Passage

▬▬▬▬▬▬

Gravatar Nu-Lab Al-Beeb Slogan:
Tough on the reporting of crime


Gravatar I always enjoy the bit about "police recorded crime". If they don't record it, there's no crime. And we wonder why the stock reply from the Cop Shop these days is "it's a private matter" or "nothing to do with us" or "don't have anyone available".

Perhaps what some bright spark somewhere *should* be measuring is the rate of increase of requests the police DON'T react to?

It might explain why it's only the really nasty stuff that's growing; can't be ignored so easily?


Gravatar David Copperfield over at Coppersblog identified the police "reporting" sham for what it was some years ago at both his blog and the excellent "Wasting Police Time"; a collection of blog articles which I first read that got me into reading blogs. I recommend that anyone here, and more importantly pravda-BBC, read this book.

Its a shame he buggered off to Canada, but who could blame him?


Gravatar We constantly read of city centres fleetingly policed during the hours of drunkenness. That'll be plenty of crimes the police don't know about because they're not out there.

▬▬▬▬▬▬

Supplied records
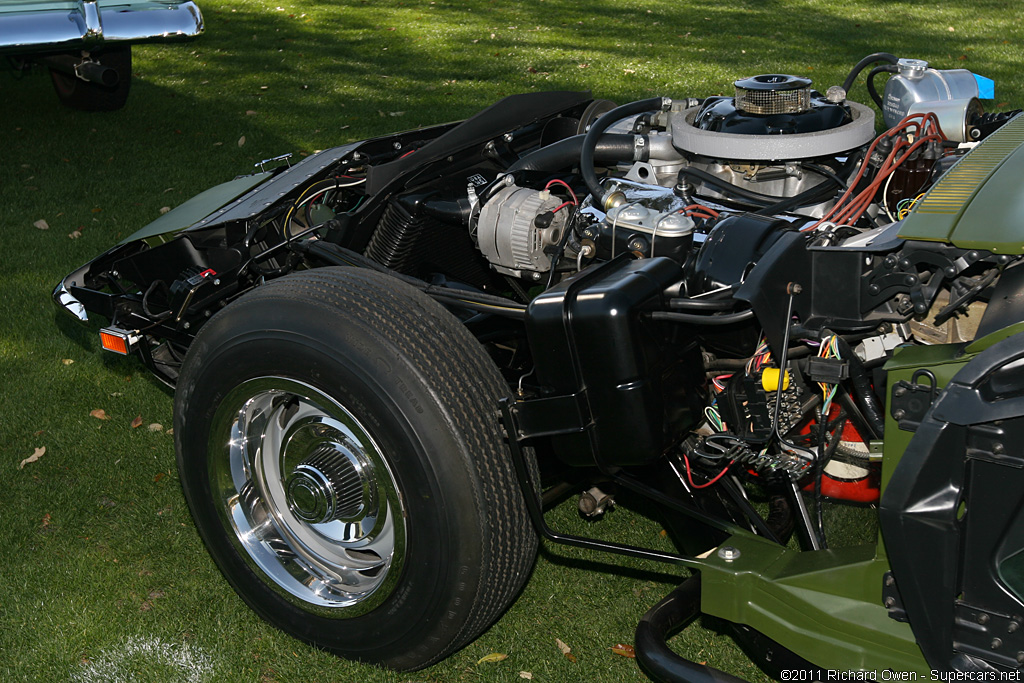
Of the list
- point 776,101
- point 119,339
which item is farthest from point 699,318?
point 119,339

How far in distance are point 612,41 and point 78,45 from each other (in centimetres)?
615

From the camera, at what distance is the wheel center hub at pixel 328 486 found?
2672 mm

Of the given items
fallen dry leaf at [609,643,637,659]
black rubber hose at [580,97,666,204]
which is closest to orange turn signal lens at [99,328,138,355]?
black rubber hose at [580,97,666,204]

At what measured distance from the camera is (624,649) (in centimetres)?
301

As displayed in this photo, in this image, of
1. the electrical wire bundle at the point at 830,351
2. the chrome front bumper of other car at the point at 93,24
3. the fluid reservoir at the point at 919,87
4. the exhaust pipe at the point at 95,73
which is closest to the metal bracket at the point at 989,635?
the electrical wire bundle at the point at 830,351

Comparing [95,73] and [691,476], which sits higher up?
[95,73]

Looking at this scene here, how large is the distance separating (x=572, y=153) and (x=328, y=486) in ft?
5.34

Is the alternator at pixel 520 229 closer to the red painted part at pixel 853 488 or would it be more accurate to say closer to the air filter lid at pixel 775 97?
the air filter lid at pixel 775 97

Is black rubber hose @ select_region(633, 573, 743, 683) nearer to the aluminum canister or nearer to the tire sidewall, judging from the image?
the tire sidewall

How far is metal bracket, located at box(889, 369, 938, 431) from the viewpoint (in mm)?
1958

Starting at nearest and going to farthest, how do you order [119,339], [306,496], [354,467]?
[354,467] < [306,496] < [119,339]

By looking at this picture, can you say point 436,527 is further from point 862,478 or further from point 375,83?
point 375,83

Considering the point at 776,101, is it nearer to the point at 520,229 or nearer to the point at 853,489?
the point at 520,229

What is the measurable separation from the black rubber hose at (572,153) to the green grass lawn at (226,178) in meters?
1.32
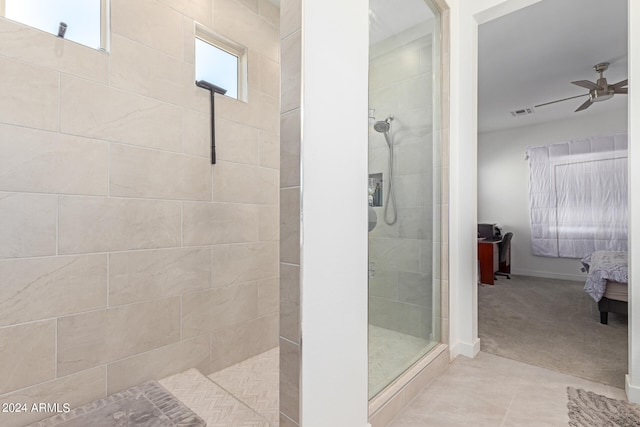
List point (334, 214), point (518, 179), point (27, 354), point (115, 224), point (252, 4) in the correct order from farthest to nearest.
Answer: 1. point (518, 179)
2. point (252, 4)
3. point (115, 224)
4. point (27, 354)
5. point (334, 214)

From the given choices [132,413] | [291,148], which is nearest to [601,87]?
[291,148]

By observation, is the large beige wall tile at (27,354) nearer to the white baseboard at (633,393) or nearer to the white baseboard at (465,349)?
the white baseboard at (465,349)

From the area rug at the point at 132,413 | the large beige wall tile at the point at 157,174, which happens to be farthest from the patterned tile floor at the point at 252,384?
the large beige wall tile at the point at 157,174

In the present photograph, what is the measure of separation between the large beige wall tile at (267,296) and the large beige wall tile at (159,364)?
47 centimetres

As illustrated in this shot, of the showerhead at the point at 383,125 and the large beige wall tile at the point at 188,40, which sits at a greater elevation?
the large beige wall tile at the point at 188,40

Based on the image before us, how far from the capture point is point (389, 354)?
172cm

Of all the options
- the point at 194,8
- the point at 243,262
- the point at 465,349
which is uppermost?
the point at 194,8

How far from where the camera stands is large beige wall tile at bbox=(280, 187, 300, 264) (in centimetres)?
110

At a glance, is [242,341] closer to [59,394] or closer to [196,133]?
[59,394]

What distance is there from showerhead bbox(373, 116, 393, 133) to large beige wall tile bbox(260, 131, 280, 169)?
1.03 m

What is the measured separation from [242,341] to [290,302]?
140cm

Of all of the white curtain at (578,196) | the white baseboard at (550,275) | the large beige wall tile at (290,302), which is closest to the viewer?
the large beige wall tile at (290,302)

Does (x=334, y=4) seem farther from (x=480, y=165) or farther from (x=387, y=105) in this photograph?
(x=480, y=165)

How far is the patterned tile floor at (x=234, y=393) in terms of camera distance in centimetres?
158
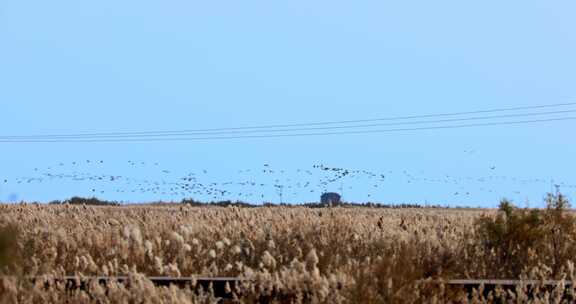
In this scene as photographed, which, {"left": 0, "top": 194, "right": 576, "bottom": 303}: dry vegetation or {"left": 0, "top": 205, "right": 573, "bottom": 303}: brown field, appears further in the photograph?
{"left": 0, "top": 194, "right": 576, "bottom": 303}: dry vegetation

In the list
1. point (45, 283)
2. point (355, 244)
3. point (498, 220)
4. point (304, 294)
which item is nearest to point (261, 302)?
point (304, 294)

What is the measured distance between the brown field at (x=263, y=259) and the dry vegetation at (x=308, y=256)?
19mm

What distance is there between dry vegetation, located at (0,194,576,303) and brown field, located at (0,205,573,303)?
0.02m

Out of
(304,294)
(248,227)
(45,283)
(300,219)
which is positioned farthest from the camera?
(300,219)

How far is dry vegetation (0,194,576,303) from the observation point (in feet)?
31.1

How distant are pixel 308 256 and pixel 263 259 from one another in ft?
3.11

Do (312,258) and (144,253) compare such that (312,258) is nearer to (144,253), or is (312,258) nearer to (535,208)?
(144,253)

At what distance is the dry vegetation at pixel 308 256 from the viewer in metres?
9.47

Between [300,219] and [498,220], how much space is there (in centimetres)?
352

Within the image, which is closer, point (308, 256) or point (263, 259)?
point (308, 256)

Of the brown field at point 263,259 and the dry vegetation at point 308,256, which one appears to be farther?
A: the dry vegetation at point 308,256

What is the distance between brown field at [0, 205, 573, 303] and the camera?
930cm

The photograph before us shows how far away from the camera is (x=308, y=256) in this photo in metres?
10.5

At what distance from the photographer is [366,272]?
9758 millimetres
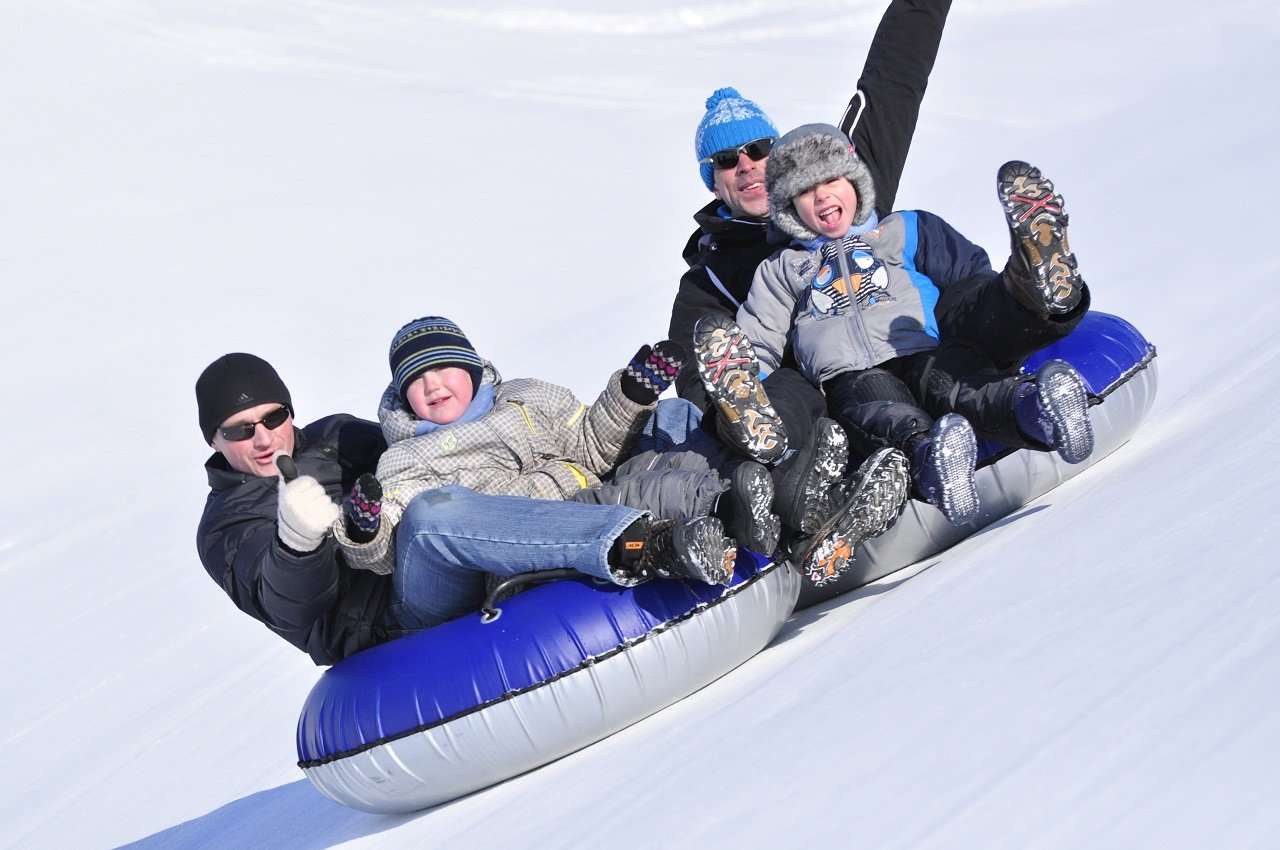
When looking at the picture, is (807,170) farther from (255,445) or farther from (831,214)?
(255,445)

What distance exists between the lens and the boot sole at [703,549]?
12.2 ft

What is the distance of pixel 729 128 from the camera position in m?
5.26

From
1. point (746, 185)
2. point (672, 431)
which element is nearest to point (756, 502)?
point (672, 431)

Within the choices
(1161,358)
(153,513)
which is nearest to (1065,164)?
(1161,358)

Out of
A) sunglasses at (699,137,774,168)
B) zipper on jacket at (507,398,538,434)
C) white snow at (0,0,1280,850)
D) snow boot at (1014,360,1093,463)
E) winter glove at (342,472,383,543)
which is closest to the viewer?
white snow at (0,0,1280,850)

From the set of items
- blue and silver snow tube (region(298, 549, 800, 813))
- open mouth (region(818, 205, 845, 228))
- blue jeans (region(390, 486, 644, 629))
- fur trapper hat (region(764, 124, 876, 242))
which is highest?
fur trapper hat (region(764, 124, 876, 242))

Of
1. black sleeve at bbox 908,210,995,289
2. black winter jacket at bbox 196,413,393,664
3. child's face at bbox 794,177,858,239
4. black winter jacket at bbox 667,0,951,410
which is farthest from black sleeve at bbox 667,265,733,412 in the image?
black winter jacket at bbox 196,413,393,664

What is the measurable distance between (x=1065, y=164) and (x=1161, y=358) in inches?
229

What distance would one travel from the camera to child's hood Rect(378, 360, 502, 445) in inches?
165

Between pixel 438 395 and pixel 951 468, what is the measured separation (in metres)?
1.28

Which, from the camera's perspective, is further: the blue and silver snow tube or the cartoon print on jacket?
the cartoon print on jacket

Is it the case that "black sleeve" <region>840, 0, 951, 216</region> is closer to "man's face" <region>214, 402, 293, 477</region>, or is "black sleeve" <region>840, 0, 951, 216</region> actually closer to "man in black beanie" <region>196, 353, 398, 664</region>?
"man in black beanie" <region>196, 353, 398, 664</region>

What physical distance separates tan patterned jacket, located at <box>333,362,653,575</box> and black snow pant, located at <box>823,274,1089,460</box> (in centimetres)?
57

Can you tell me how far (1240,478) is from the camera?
3.49 metres
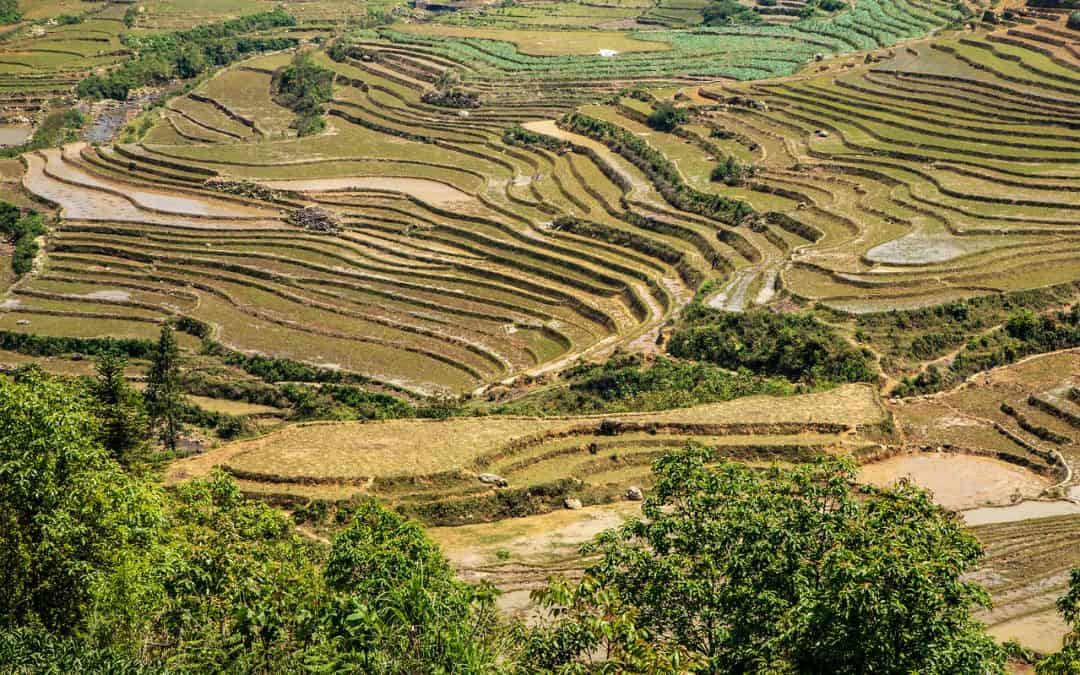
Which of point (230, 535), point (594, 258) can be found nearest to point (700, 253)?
point (594, 258)

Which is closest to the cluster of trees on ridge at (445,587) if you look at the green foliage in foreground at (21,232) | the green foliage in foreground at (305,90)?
the green foliage in foreground at (21,232)

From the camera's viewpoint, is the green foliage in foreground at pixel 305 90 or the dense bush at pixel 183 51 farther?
the dense bush at pixel 183 51

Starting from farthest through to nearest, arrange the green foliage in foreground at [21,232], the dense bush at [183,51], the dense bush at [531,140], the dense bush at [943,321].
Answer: the dense bush at [183,51]
the dense bush at [531,140]
the green foliage in foreground at [21,232]
the dense bush at [943,321]

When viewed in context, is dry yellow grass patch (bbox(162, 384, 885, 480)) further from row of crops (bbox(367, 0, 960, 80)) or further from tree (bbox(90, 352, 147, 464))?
row of crops (bbox(367, 0, 960, 80))

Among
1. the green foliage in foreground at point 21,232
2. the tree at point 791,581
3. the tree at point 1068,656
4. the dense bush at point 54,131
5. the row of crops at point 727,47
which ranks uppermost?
the tree at point 791,581

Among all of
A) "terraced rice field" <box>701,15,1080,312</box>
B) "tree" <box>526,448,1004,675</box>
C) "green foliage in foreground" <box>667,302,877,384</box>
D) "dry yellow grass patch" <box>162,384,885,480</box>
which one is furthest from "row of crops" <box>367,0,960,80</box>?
"tree" <box>526,448,1004,675</box>

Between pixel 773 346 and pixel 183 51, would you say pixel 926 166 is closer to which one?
pixel 773 346

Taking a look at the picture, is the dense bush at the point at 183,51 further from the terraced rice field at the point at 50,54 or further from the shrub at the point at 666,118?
the shrub at the point at 666,118

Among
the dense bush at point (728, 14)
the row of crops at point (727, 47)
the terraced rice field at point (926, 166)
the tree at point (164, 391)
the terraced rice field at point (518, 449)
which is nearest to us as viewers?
the terraced rice field at point (518, 449)
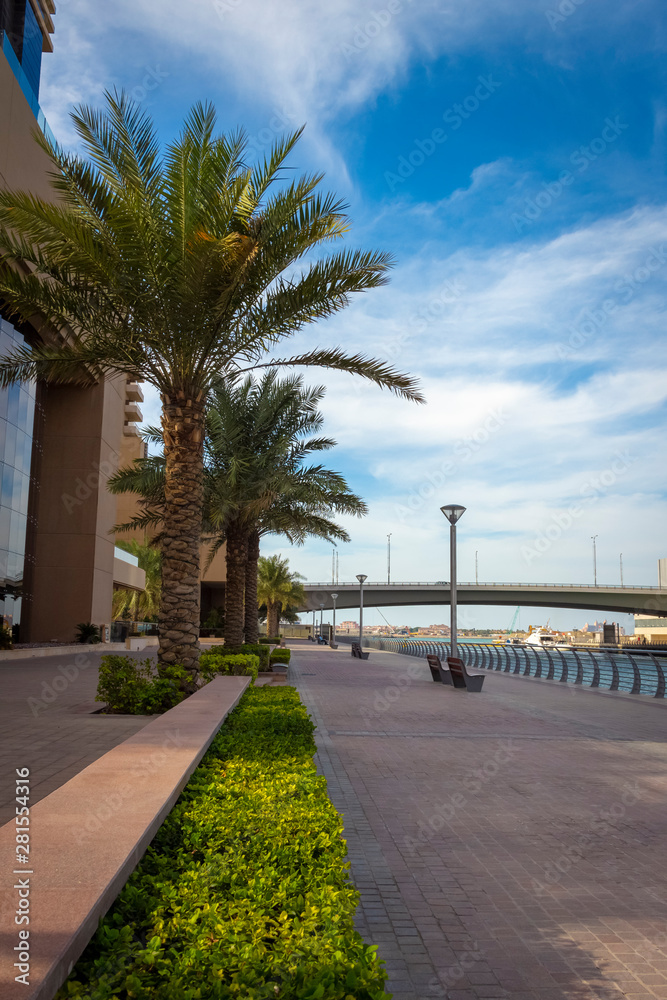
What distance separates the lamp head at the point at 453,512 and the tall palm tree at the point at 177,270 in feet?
31.8

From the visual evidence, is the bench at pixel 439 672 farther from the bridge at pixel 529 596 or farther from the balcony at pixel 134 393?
the bridge at pixel 529 596

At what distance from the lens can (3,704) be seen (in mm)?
11102

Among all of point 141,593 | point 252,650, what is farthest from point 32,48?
point 141,593

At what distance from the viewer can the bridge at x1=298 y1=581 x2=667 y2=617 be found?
A: 63.0 meters

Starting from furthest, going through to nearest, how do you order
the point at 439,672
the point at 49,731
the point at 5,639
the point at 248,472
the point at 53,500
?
the point at 53,500 < the point at 5,639 < the point at 439,672 < the point at 248,472 < the point at 49,731

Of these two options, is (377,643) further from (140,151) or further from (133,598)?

▬▬▬▬▬▬

In the comments on police crime reporting, what book by David Copperfield does one commenter recommend? These records come from a different source than the comments.

Completed task
"Wasting Police Time"